### Page

--------------------------------

RHEL4/5/6 : Quick Overview of the Kernel Parameters related to Network Tuning

Redhat Kernel Parameters for Network TuningThis article will introduce several Tunable Parameters, that we can customize for Network Tuning purpose in Redhat Enterprise Linux.

:::: Socket Layer/ Socket buffers

tcp_rmem –   vector of 3 INTEGERs: min, default, max
min: Minimal size of receive buffer used by TCP sockets.It is guaranteed to each TCP socket, even under moderate memory pressure.
tcp_wmem – vector of 3 INTEGERs: min, default, max
min: Amount of memory reserved for send buffers for TCP sockets. Each TCP socket has rights to use it due to fact of its birth. Default: 4K
wmem_max – The maximum send socket buffer size in bytes.

--------------------------------

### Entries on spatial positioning

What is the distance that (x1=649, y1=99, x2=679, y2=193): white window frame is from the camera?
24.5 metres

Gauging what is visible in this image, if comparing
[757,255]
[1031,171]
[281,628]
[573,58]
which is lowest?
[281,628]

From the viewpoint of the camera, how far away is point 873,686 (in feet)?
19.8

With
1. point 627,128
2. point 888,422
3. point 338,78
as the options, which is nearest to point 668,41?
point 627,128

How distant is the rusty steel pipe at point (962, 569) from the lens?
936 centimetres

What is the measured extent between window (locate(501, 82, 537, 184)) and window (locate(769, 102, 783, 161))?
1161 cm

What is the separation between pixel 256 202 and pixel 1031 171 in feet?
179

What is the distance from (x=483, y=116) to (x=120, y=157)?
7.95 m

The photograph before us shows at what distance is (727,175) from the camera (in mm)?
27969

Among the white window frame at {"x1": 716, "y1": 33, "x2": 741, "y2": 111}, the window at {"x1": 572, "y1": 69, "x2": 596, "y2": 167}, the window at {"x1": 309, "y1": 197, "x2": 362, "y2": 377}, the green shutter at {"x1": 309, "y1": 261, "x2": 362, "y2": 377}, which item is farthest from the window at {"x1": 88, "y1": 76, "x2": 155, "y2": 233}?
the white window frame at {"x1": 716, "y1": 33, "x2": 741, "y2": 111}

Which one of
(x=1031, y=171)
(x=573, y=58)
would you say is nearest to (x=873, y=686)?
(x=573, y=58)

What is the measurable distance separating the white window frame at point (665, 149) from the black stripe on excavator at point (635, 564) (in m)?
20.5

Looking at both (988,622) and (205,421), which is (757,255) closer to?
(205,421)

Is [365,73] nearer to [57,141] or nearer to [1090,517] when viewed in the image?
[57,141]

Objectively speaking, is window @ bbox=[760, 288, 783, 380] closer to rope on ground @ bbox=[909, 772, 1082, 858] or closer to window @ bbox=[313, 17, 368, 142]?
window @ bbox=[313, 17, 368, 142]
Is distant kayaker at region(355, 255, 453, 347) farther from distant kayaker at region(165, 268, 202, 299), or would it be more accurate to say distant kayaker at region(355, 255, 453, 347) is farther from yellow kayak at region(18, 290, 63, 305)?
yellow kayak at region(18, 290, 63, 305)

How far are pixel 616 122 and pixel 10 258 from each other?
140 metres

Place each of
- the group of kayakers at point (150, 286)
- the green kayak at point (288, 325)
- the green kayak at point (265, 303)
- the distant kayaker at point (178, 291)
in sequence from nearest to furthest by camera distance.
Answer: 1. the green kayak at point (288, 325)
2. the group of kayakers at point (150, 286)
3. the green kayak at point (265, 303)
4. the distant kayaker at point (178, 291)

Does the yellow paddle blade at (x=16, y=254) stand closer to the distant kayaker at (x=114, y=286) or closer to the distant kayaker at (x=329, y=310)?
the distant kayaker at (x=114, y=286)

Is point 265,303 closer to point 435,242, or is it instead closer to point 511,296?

--------------------------------

### Written task 1
Answer these questions from the network tuning overview:
(a) What does the min value of tcp_rmem set?
(b) What default does the network tuning overview give for the min value of tcp_wmem?
(c) What does wmem_max specify?
### Written task 2
Extend the network tuning overview past its last line, describing further parameters in the same style.

### Response 1
(a) The minimal size of the receive buffer used by TCP sockets.
(b) 4K.
(c) The maximum send socket buffer size in bytes.

### Response 2
rmem_max – The maximum receive socket buffer size in bytes
tcp_app_win – INTEGER – Reserve max(window/2^tcp_app_win, mss) of window for application buffer. Value 0 is special, it means that nothing is reserved. Default: 31
tcp_adv_win_scale – INTEGER – Count buffering overhead as bytes/2^tcp_adv_win_scale (if tcp_adv_win_scale > 0) or bytes-bytes/2^(-tcp_adv_win_scale), if it is <= 0. Default: 2
somaxconn – INTEGER – Limit of socket listen() backlog, known in userspace as SOMAXCONN. See also tcp_max_syn_backlog for additional tuning for TCP sockets. Default: 128

:::: Socket queues

tcp_orphan_retries – INTEGER – How may times to retry before killing TCP connection, closed by our side. Default value 7 corresponds to ~50sec-16min depending on RTO. If you machine is loaded WEB server, you should think about lowering this value, such sockets may consume significant resources. Cf. tcp_max_orphans.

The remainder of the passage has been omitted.